MacDailyNews - Where Mac news comes first

I'd like to take issue with the claim, "No Mac OS X user in the wild has been affected by malware."

Many Mac OS X users also have to run Windows. Most of those Mac OS X users have in fact been affected by malware. Okay, sure, I'm being pedantic and pissy. But as Dan Quayle famously said (and GWBush Inc. should say), "I stand behind my misstatements."

Schmugar?

Got to love all the security experts they poll who work for security software companies. What are they going say?

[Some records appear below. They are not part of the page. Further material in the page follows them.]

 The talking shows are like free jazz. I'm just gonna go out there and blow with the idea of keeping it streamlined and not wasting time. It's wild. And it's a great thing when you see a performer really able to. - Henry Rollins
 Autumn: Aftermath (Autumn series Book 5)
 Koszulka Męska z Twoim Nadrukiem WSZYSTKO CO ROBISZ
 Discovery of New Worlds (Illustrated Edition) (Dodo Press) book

Don't buy anything anymore?

Hah!

Been running OS X since March 24, 2001, and have

been completely free of malware. That's the bottom

line!

The kind of people who think percentage increases mean anything in isolation are the same people who think that increasing the volume to 11 actually makes it louder.

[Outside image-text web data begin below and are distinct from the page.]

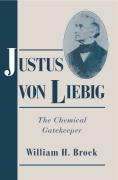 Justus Von Liebig: The Chemical Gatekeeper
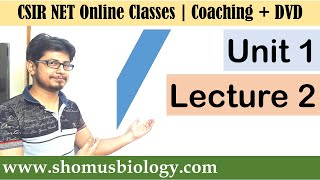 CSIR NET life science lectures | Unit 1 Lecture 2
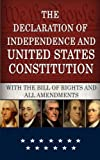 img - for The Declaration of Independence and Constitution of the United States of America: Including the Bill of Rights and Constitutional Amendments book / textbook / text book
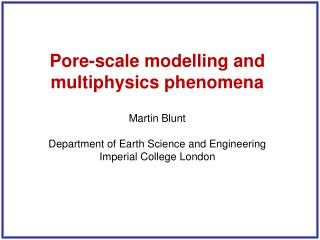 Pore-scale modelling and multiphysics phenomena  Martin Blunt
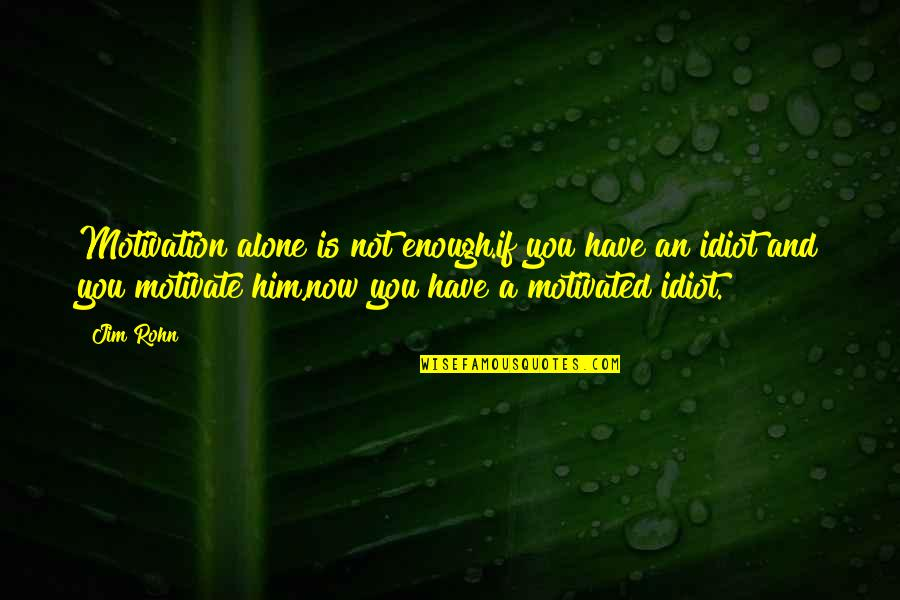 Friends With Cameras Quotes By Jim Rohn: Motivation alone is not enough.if you have an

Come on MDN - do you really expect a priest to say there is no god?

If you talk to someone from McAfee what do you expect?

Most Windows users live by "The devil you know" philosophy apparently.

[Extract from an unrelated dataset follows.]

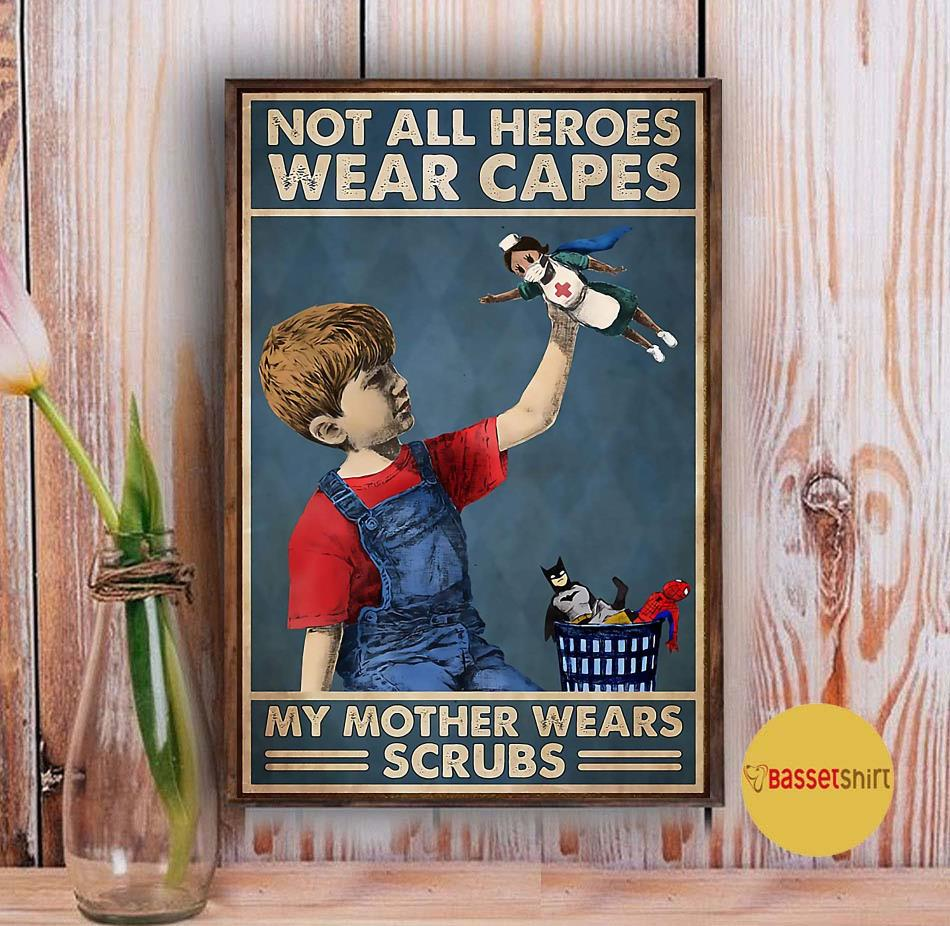 Not all heroes wear capes my mother wear scrubs poster Vintage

What's worse, a boat with a bowling ball sized hole in the bottom, or one with a number of pin-pricks? Vulnerabilities ≠ exploits. Windows has severe issue after severe issue. One bowling ball-sized hole is enough, don't ya' think?

MDN "thinking," so you don't have to.

Running Mac OS since 1992, Mac OS X since day 1.

I am a CFO for a small manufacturing company in So. California.

NO PROBLEMS WITH SECURITY OR MALWARE. Mac OS X has been "stellar" as an low maintenance cost software operating system.

These articles about Mac OS X lack of security in any sense are bullsh_t. McAfee really has nothing to sell for Macs in security products. Nor does any other company.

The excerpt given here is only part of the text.